Quinn y Villers no son los únicos que fotografiaron al artista malagueño, pero ellos dos tuvieron el privilegio de poder captar su ambiente de trabajo íntimo.

Con Villers fue un encuentro casual

André Villers, iba paseando por la calle Vallaruis y se encontró de frente con Picasso, no lo pensó y disparó su cámara. Picasso no se quedó indiferente y se interesó en este talentoso joven a quién mas adelante le regaló una cámara Rolleiflex. Fueron amigos hasta la muerte del genio. Trabajaron juntos uniendo la pintura y la fotografía. Villers murió en Le Luc, Francia en 2016.

La historia con Quinn fue totalmente diferente

Edward Quinn era músico, tocaba la guitarra entre otros instrumentos y se exhibía públicamente como cantante. Más adelante inició su carrera como fotógrafo, publicando sus primeros trabajos en el periódico Irish Independent.
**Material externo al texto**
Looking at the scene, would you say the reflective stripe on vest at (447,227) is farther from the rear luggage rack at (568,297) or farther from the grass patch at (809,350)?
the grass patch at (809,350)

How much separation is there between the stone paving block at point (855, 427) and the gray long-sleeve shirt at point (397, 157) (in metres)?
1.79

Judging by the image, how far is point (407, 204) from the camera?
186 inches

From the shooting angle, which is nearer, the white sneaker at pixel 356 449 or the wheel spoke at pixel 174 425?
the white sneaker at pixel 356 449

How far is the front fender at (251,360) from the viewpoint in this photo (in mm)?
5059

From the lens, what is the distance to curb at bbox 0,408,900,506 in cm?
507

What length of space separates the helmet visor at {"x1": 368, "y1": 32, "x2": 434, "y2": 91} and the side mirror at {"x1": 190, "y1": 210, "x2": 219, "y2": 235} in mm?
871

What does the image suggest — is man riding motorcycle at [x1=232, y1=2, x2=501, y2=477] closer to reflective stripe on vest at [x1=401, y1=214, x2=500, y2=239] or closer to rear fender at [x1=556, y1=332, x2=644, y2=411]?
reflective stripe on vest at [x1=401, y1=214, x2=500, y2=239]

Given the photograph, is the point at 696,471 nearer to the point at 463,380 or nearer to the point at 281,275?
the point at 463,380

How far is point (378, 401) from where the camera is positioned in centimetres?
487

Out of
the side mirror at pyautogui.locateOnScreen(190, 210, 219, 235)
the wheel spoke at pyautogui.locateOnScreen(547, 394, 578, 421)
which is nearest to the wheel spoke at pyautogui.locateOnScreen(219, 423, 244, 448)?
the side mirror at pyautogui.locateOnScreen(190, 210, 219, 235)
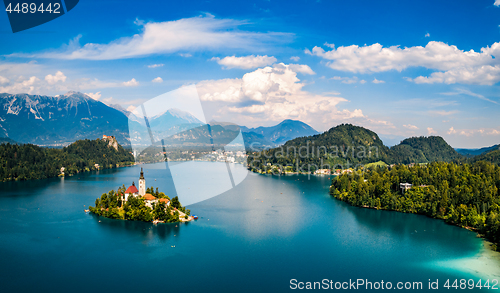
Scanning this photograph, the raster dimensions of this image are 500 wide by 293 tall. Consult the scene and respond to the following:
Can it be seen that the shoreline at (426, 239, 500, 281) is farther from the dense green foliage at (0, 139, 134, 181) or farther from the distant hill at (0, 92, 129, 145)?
the distant hill at (0, 92, 129, 145)

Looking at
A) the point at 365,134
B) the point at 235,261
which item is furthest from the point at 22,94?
the point at 235,261

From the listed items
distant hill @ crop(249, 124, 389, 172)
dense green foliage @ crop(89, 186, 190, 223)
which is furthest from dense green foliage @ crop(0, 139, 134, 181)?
distant hill @ crop(249, 124, 389, 172)

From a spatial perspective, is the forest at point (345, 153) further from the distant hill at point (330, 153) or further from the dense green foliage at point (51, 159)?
the dense green foliage at point (51, 159)

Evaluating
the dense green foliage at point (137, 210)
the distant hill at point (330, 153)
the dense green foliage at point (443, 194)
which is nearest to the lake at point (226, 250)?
the dense green foliage at point (137, 210)

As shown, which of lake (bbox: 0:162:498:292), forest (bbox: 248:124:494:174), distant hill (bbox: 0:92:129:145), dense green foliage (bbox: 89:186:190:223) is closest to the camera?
lake (bbox: 0:162:498:292)

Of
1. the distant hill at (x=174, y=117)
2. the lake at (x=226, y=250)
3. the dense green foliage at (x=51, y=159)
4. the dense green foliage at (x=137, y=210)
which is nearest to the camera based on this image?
the lake at (x=226, y=250)

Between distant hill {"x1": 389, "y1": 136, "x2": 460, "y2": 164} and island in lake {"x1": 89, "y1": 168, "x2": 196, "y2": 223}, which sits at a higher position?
distant hill {"x1": 389, "y1": 136, "x2": 460, "y2": 164}
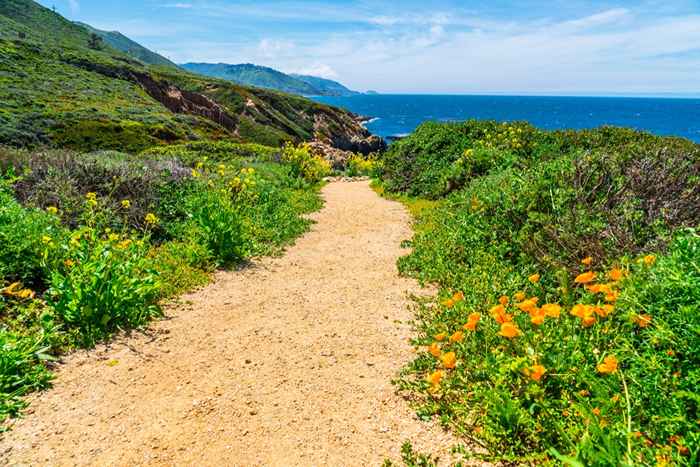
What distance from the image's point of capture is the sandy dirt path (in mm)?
3221

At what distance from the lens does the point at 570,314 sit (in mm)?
4184

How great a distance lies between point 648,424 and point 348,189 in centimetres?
1502

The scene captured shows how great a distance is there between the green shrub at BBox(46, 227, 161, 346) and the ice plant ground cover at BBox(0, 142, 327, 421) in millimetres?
12

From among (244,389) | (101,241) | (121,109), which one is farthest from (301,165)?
(121,109)

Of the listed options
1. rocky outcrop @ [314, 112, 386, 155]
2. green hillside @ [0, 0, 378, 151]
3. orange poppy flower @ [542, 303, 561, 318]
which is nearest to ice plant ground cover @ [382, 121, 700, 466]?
orange poppy flower @ [542, 303, 561, 318]

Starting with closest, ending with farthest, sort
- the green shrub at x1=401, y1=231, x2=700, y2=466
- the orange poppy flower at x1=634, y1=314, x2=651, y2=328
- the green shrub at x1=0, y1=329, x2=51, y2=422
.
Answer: the green shrub at x1=401, y1=231, x2=700, y2=466 < the orange poppy flower at x1=634, y1=314, x2=651, y2=328 < the green shrub at x1=0, y1=329, x2=51, y2=422

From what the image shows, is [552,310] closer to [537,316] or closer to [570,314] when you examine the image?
[537,316]

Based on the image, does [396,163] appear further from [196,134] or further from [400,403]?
[196,134]

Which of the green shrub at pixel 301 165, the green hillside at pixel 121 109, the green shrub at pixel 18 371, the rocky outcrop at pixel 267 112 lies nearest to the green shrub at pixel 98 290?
the green shrub at pixel 18 371

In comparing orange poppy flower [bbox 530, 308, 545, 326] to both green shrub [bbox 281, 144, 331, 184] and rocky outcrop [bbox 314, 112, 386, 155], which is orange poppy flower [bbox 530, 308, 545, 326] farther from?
rocky outcrop [bbox 314, 112, 386, 155]

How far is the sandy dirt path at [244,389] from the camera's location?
3221 millimetres

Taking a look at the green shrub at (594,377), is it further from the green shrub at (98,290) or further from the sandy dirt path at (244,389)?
the green shrub at (98,290)

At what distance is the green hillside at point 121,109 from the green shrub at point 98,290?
3006 cm

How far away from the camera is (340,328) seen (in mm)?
5281
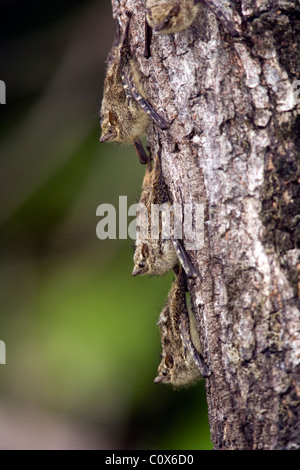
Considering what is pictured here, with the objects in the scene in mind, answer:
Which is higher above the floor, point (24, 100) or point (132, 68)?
point (24, 100)

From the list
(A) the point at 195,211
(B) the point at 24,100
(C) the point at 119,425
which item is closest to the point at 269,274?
(A) the point at 195,211

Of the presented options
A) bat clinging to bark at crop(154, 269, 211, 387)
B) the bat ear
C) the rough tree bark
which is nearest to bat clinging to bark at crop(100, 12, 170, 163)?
the rough tree bark

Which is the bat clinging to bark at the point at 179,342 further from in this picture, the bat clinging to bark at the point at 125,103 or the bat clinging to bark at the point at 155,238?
the bat clinging to bark at the point at 125,103

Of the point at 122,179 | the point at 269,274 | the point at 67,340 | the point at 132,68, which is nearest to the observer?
the point at 269,274

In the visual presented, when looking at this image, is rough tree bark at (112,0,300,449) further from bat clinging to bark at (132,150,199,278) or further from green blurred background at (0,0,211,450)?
green blurred background at (0,0,211,450)

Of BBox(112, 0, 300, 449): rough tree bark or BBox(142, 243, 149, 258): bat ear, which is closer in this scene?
BBox(112, 0, 300, 449): rough tree bark

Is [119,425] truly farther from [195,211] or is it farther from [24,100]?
[24,100]

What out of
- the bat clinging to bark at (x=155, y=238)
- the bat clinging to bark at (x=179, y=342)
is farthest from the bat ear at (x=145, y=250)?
the bat clinging to bark at (x=179, y=342)

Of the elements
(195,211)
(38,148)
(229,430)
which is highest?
(38,148)
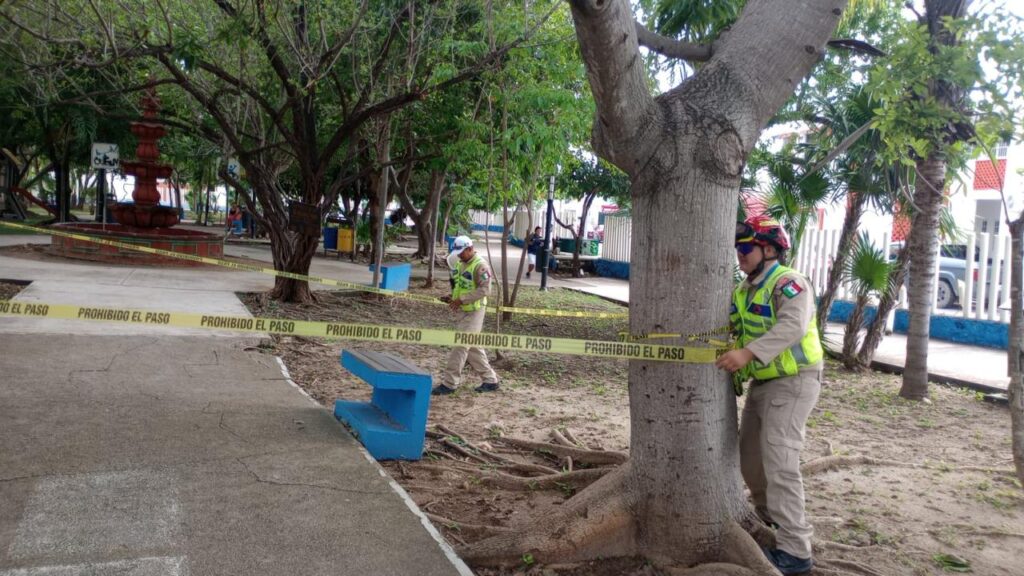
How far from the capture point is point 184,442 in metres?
5.43

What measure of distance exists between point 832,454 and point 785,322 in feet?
9.19

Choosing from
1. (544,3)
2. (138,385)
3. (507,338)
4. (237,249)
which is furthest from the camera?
(237,249)

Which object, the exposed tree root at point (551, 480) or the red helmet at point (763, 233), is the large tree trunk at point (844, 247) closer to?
the exposed tree root at point (551, 480)

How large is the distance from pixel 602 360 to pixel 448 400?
375cm

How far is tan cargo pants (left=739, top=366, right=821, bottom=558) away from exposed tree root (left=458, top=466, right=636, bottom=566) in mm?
734

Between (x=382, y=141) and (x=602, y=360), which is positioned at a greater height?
(x=382, y=141)

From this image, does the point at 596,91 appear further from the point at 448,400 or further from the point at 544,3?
the point at 544,3

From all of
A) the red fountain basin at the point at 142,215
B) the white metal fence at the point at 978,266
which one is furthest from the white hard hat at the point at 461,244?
the red fountain basin at the point at 142,215

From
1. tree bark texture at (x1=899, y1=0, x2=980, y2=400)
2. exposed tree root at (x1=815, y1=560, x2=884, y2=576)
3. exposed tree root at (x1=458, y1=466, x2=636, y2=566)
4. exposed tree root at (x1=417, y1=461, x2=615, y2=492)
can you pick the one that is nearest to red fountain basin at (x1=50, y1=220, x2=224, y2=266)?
exposed tree root at (x1=417, y1=461, x2=615, y2=492)

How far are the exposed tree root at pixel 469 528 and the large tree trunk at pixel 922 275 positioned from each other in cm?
633

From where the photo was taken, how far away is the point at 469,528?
15.1 ft

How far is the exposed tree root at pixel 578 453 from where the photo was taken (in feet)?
18.8

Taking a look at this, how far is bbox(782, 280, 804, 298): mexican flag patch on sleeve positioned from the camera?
4090mm

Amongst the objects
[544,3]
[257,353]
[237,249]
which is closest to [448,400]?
[257,353]
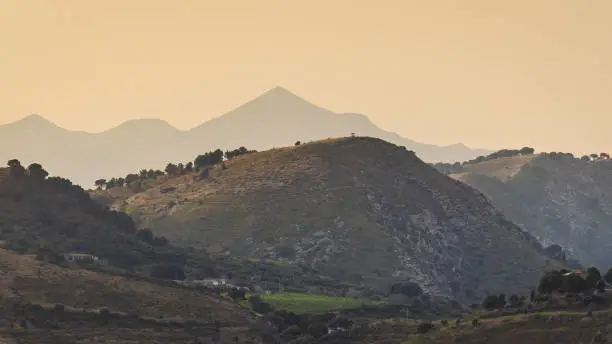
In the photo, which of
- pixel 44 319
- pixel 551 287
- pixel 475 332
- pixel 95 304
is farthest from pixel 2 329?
pixel 551 287

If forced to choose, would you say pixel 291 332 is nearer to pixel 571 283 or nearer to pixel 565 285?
pixel 565 285

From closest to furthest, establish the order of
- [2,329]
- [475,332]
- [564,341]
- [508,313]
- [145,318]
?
[564,341], [475,332], [508,313], [2,329], [145,318]

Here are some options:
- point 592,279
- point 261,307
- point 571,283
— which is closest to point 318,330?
point 261,307

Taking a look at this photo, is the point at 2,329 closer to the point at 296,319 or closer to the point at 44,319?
the point at 44,319

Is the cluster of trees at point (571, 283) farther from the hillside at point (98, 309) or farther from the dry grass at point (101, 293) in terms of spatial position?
the dry grass at point (101, 293)

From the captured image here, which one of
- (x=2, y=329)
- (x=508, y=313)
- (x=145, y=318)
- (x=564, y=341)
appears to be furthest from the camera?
(x=145, y=318)

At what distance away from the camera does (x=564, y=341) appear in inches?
4638

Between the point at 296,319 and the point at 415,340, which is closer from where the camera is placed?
the point at 415,340

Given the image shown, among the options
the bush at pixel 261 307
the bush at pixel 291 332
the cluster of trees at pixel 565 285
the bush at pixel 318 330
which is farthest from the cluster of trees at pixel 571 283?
the bush at pixel 261 307

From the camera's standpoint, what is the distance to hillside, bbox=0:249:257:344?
535ft

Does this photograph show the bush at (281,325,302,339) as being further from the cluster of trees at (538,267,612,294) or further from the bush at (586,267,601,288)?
the bush at (586,267,601,288)

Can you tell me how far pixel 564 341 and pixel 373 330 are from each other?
47611 mm

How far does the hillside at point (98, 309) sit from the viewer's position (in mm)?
163000

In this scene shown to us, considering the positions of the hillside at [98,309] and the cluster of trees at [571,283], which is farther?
the hillside at [98,309]
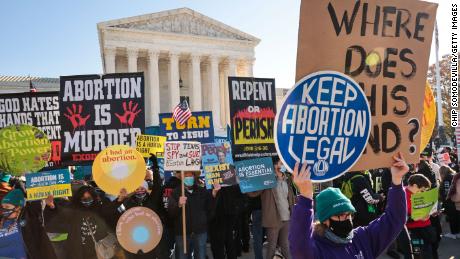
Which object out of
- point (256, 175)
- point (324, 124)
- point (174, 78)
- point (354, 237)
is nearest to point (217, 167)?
point (256, 175)

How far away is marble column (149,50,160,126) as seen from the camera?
1731 inches

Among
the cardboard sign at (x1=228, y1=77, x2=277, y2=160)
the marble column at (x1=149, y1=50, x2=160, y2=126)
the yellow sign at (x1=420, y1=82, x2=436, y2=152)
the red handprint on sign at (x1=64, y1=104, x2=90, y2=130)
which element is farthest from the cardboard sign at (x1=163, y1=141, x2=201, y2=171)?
the marble column at (x1=149, y1=50, x2=160, y2=126)

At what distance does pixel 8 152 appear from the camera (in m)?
5.66

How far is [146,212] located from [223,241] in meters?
1.78

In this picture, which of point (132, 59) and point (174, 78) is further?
point (174, 78)

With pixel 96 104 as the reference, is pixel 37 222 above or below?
below

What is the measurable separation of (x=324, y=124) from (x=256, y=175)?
4104 mm

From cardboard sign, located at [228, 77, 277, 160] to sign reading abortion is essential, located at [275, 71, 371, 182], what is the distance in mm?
4741

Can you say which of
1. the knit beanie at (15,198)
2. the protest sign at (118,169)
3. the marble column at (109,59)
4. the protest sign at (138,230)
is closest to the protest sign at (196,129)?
the protest sign at (118,169)

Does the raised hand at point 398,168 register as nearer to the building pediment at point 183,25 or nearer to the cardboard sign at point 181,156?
the cardboard sign at point 181,156

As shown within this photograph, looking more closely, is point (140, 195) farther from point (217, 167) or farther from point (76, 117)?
point (76, 117)

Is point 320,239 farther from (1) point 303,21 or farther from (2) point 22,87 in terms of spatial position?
(2) point 22,87

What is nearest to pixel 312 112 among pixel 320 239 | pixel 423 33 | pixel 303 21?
pixel 303 21

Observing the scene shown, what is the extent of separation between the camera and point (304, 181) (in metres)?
2.13
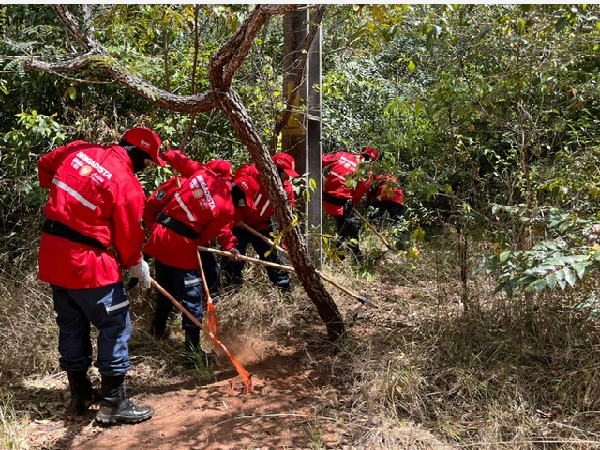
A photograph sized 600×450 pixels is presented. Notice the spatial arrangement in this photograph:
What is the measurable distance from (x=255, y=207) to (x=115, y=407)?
2.63m

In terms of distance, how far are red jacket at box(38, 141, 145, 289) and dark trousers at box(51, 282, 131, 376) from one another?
94 mm

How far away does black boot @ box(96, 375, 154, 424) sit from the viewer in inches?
152

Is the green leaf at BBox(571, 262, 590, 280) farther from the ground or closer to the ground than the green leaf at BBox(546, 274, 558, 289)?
farther from the ground

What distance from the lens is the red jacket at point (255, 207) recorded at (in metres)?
5.76

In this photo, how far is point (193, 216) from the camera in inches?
187

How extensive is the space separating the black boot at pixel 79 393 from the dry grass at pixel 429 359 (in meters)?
0.35

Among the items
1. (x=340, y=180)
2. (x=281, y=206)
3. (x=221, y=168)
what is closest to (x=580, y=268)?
(x=281, y=206)

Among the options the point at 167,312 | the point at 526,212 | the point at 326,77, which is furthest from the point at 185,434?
the point at 326,77

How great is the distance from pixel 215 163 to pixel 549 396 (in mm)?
3318

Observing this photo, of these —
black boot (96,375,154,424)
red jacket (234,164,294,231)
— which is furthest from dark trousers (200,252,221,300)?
black boot (96,375,154,424)

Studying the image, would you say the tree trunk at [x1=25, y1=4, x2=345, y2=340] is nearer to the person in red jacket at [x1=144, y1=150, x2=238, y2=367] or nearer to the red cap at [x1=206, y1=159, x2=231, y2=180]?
the person in red jacket at [x1=144, y1=150, x2=238, y2=367]

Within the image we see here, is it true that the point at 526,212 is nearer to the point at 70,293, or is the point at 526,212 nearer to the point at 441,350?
the point at 441,350

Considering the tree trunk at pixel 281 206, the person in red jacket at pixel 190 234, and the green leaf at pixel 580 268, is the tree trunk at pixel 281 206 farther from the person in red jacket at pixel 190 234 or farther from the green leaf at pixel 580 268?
the green leaf at pixel 580 268

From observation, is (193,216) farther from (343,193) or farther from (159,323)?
(343,193)
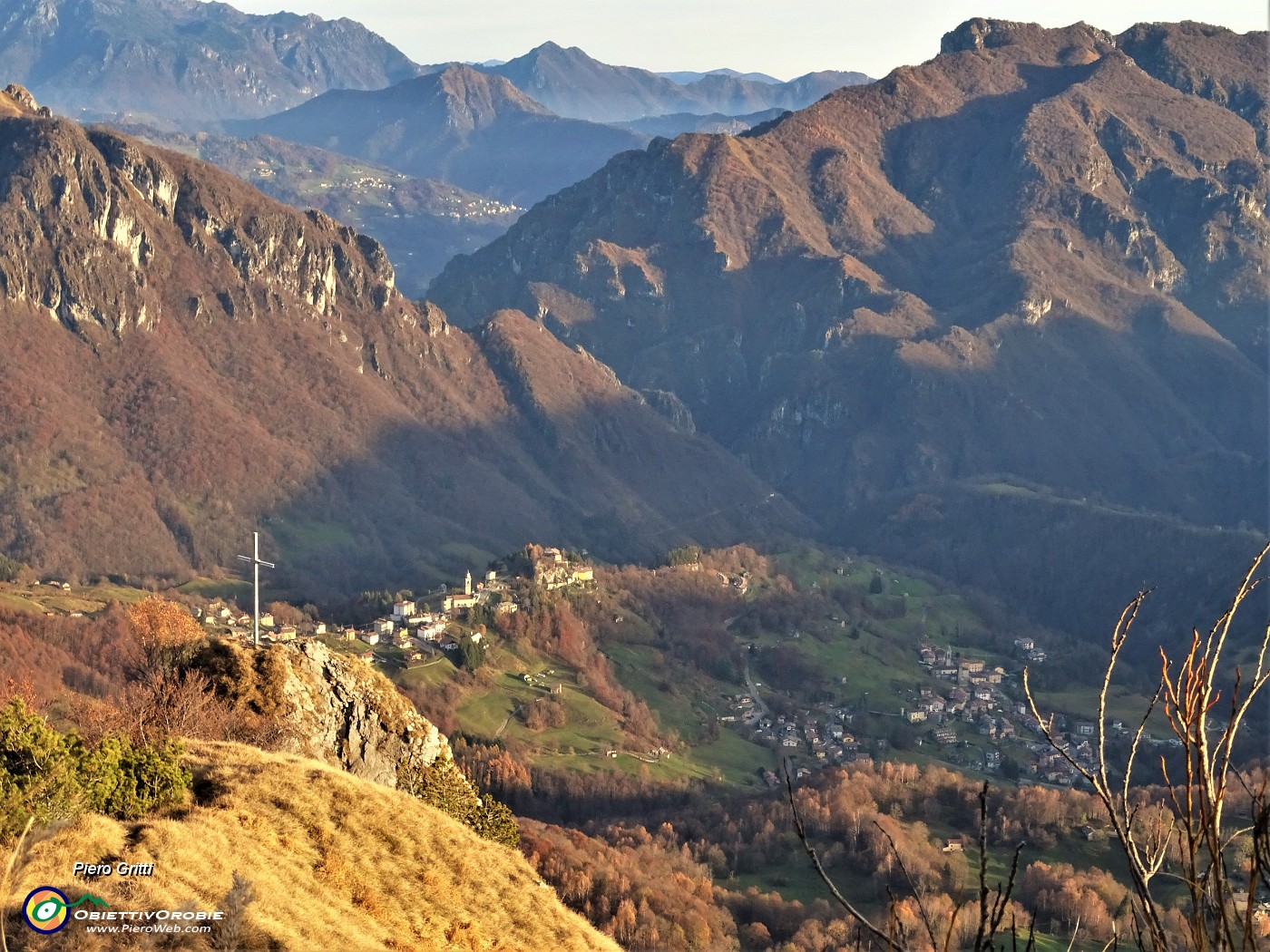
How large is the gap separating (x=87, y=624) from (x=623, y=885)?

Unos años después, se trasladó a la Costa Azul y la revista Paris Match le pidió fotografiar a los mayores divos del momento, Charles Chaplin, Orson Welles, Alfred Hitchcock, Lucino Visconti, Frank Sinatra, Aristóteles Onassis y un largo etc. No se quedó solo en este mundo como paparazzi, sino inmortalizó situaciones mundanas, fiestas de gitanos, momentos de rituales e imágenes de ambientes cotidianos. También inmortaliza a artistas como Francis Bacon ó Salvador Dalí.

Conoció a Picasso en 1951 en Vallauris y después de haberlo fotografiado, el artista malagueño comentó de Quinn “Lui, il ne me dérange pas” – “Él, nunca me molesta”. Se convirtieron en grandes amigos compartiendo grandes momentos artísticos y profesionales.

"Picasso y la fotografía. Los años de la madurez. Fotos de entre 1951-1973"

En el Palazzo Merulana (Via Merulana 121- Roma) la exposición permanecerá del 28 de Junio al 26 de Agosto, 2019.